Objetivos Específicos
Reduzir a necessidade de utilização do transporte individual motorizado e promover meios de transportes coletivos acessíveis a todos, a preços módicos, é a estratégia básica para gestores locais que efetivamente apostam na mobilidade sustentável em suas cidades.
Nesse contexto, é fundamental que aumentem a parcela de viagens realizadas em transportes públicos, a pé ou de bicicleta; desenvolvam e mantenham uma boa infraestrutura para locomoção de pedestres e pessoas com deficiências, com calçadas e travessias adequadas; acelerem a transição para veículos menos poluentes e reduzam o impacto dos transportes sobre o ambiente e a saúde pública.
Iniciativas estas que podem ser a base de um plano de mobilidade urbana integrado e sustentável, desenvolvido de forma participativa.
Objetivos de Desenvolvimento Sustentável (ODS) e metas específicas
O investimento em ações que visem à mobilidade urbana é condição essencial para o desenvolvimento sustentável dos municípios. Aspecto central para a garantia do direito à cidade, prevê o respeito à vida e a inserção de todos no sistema público de transportes como prioridades.
ODS 3: Saúde e bem-estar - Assegurar uma vida saudável e promover o bem-estar para todos, em todas as idades
ODS 11: Cidades e comunidades sustentáveis - Tornar as cidades e os assentamentos humanos inclusivos, seguros, resilientes e sustentáveis
Meta ODS 11
Meta 11.2 até 2030, proporcionar o acesso a sistemas de transporte seguros, acessíveis, sustentáveis e a preço acessível para todos, melhorando a segurança rodoviária por meio da expansão dos transportes públicos, com especial atenção para as necessidades das pessoas em situação de vulnerabilidade, mulheres, crianças, pessoas com deficiência e idosos.

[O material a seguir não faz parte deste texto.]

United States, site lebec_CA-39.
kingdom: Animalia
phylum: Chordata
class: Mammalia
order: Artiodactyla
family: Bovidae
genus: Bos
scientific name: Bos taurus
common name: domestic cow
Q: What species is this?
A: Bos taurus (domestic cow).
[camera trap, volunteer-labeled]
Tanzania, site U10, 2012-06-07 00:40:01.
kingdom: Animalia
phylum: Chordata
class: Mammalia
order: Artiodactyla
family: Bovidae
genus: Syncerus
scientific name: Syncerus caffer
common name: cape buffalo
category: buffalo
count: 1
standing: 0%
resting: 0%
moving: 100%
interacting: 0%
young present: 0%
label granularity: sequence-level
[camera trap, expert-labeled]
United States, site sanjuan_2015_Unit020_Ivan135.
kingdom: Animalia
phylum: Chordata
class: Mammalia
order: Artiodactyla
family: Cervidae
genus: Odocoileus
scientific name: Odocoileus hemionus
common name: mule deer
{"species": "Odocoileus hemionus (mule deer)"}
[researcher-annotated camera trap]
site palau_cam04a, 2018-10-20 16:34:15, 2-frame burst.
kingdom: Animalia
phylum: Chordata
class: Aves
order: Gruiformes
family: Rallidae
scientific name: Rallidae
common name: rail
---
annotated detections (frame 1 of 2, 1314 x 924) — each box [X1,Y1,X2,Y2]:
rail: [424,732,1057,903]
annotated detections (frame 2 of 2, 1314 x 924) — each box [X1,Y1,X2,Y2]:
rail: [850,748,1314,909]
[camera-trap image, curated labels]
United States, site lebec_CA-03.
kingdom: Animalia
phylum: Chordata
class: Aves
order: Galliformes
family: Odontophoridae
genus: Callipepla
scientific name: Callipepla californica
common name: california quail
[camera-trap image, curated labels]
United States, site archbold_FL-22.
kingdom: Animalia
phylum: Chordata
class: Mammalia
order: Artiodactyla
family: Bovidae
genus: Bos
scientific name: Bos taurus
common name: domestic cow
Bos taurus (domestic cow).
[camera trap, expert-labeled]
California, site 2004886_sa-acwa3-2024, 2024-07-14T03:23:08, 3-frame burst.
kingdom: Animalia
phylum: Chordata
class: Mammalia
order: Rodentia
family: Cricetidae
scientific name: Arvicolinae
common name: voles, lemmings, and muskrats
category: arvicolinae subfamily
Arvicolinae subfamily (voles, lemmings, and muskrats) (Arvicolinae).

Os Indicadores e seus benefícios
Os indicadores deste eixo têm como foco a mobilidade sustentável e a segurança no trânsito. Para isto, além de melhoria na infraestrutura e na logística do transporte urbano, devem ser realizadas campanhas educativas e investimentos bem planejados – a exemplo de corredores de ônibus e ciclovias exclusivas - que beneficiem a coletividade.
Indicadores referentes ao eixo melhor mobilidade, menos tráfego
No entanto, em razão do contínuo crescimento urbano, do aumento da população e do fluxo de pessoas entre diferentes lugares, é preciso conciliar políticas públicas para solução dos problemas atuais com um planejamento estratégico de médio e longo prazos, induzindo à descentralização econômica entre as diversas regiões da cidade como forma de reduzir a necessidade diária de deslocamentos, assim como também planejar seriamente o desenvolvimento metropolitano.